Another aspect to this wants and needs thing is how people seem to be increasingly seeing things as their ‘right’ rather than a need.  Even worse, I’m sure that most of those ‘needs’ are just wants.  When push comes to shove, could you really do without?

There are all sorts of things that make our lives feel better, little luxuries that we feel that we can’t go without.  A favourite magazine, a morning coffee, some fancy lipstick, that posh chocolate.  And sometimes our mental health does have to come first.  But seriously, are they needs or just wants?  Realistically, wouldn’t life go on without them?

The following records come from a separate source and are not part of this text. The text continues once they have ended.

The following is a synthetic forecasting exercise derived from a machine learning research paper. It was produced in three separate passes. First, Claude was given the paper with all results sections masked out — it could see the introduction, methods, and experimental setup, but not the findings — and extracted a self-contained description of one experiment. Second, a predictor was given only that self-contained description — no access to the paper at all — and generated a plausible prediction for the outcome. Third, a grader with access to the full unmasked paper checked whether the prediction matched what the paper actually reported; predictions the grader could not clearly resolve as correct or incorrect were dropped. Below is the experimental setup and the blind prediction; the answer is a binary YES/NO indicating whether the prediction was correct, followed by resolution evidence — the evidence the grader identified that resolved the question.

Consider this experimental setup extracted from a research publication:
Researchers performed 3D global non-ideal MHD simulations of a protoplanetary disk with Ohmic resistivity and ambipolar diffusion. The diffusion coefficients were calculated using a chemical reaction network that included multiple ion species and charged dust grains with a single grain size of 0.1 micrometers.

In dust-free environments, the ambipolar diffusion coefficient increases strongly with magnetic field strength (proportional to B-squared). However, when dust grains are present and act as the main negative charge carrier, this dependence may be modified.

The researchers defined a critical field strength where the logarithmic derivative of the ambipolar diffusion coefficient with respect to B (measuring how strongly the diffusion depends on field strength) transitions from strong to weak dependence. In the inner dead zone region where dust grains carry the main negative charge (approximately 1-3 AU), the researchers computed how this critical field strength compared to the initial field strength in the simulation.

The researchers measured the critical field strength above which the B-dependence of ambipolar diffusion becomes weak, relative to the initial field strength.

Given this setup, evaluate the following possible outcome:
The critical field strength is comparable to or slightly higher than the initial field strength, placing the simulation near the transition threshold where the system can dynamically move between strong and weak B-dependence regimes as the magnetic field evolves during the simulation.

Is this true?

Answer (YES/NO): NO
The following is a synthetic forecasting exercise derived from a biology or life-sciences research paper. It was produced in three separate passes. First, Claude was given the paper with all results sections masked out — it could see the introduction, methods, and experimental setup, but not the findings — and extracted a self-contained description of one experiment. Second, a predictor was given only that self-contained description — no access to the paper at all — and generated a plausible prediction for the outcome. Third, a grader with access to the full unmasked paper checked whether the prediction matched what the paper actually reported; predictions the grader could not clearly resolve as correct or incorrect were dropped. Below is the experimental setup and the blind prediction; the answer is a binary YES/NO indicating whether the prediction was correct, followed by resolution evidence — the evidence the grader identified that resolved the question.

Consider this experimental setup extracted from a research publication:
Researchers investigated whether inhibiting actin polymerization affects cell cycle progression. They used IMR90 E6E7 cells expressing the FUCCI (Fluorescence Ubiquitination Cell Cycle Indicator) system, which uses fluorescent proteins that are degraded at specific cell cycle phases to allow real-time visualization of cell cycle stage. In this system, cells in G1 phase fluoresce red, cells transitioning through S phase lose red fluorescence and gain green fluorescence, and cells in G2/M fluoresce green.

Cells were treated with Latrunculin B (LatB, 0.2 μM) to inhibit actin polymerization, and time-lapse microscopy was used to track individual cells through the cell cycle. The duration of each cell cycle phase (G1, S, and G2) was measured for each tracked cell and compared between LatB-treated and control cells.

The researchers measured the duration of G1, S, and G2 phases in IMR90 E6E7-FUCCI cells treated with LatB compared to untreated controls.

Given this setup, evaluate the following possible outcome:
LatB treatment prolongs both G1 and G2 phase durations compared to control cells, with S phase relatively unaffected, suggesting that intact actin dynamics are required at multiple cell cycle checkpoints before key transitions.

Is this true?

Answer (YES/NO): NO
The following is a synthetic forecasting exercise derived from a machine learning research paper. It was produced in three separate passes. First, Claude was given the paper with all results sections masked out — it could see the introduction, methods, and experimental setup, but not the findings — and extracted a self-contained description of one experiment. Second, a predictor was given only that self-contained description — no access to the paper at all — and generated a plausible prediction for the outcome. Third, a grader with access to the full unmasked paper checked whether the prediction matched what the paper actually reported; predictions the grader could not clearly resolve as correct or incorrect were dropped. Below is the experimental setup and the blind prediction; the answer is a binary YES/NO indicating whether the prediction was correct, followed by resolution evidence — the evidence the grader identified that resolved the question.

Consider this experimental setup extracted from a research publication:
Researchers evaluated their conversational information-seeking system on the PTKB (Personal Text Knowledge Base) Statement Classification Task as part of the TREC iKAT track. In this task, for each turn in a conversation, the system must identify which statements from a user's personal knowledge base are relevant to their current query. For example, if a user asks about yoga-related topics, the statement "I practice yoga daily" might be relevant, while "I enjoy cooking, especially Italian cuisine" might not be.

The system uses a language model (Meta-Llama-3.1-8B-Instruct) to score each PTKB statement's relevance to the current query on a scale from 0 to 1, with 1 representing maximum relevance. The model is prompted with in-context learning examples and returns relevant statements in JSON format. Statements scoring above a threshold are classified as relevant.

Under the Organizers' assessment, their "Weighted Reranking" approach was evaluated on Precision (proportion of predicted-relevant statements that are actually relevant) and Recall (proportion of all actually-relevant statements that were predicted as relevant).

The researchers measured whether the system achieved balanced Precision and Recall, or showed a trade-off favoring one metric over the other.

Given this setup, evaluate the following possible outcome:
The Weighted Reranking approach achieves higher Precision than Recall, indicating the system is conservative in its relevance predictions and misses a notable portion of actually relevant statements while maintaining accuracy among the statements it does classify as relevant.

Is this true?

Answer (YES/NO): NO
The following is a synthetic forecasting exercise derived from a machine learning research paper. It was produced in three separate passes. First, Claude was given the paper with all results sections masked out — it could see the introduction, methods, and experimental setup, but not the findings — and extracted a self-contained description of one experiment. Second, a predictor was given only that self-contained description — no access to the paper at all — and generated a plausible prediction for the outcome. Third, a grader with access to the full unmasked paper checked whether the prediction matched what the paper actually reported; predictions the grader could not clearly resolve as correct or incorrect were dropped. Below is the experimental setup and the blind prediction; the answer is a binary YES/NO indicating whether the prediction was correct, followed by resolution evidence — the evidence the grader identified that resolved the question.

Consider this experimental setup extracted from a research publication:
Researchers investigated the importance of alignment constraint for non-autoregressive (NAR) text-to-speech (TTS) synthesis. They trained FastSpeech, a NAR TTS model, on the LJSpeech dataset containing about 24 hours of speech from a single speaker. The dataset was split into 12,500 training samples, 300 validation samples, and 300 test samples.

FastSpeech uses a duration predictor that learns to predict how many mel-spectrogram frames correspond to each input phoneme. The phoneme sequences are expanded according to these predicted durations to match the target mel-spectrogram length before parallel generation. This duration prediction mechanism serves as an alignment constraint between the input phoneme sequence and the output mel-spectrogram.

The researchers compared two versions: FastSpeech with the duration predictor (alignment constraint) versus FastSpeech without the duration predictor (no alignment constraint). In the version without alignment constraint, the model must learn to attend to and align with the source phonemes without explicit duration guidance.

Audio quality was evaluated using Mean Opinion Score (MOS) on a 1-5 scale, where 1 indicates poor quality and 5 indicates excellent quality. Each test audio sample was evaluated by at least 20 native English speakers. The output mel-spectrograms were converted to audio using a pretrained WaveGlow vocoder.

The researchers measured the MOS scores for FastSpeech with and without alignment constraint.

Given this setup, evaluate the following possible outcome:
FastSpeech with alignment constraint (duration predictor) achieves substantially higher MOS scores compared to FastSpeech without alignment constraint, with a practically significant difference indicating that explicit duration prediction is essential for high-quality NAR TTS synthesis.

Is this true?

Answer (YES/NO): YES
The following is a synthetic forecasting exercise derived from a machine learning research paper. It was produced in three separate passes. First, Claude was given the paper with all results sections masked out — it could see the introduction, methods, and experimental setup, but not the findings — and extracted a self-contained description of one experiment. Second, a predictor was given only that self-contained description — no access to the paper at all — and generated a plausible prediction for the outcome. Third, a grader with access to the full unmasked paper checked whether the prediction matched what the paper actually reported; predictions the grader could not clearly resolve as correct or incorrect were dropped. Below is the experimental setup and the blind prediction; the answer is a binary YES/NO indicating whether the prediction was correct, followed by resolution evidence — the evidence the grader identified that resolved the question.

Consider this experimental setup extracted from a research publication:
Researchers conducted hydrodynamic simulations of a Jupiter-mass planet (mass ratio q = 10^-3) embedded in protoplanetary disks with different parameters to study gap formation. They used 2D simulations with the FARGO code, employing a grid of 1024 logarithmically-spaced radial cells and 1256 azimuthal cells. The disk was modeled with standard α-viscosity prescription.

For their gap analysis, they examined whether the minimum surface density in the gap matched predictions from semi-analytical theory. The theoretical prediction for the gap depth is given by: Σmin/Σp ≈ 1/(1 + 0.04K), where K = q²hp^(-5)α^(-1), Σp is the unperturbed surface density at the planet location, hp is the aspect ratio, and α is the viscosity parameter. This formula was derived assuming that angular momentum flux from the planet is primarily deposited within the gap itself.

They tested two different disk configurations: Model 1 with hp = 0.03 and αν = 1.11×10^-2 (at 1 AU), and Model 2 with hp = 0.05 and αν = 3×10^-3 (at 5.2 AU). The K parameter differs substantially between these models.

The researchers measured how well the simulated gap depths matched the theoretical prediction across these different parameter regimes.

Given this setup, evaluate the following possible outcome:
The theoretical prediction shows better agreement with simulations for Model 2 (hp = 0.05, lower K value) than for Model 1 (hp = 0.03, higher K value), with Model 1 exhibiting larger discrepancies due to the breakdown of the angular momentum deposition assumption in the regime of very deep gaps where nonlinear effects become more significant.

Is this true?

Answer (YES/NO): NO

Our grandparents and even our parents had a very different experience, many of them had no heating, no indoor toilet, limited lighting and running water probably was a cold tap.  That’s not so very long ago, a life time ago, less than.  We’re now prissy wusses when it comes to such things, claiming that all of these things are the basic rights of civilisation.  Um, no.

Darkness is a normal, natural phenomenon.  I know too many adults who are scared of the dark, whose lives and homes are only safe when basking in a minimum 40 watt glow.   We are repeatedly told not to walk home (we don’t have transport anymore) in the dark.  It isn’t safe.  Bad things happen in the dark.  We look at these mature adults a little crazy.  It’s winter.  It’s dark until nearly 9h and after 16h, sometimes 15h.  When exactly do you propose we go out?  Yeah, exactly.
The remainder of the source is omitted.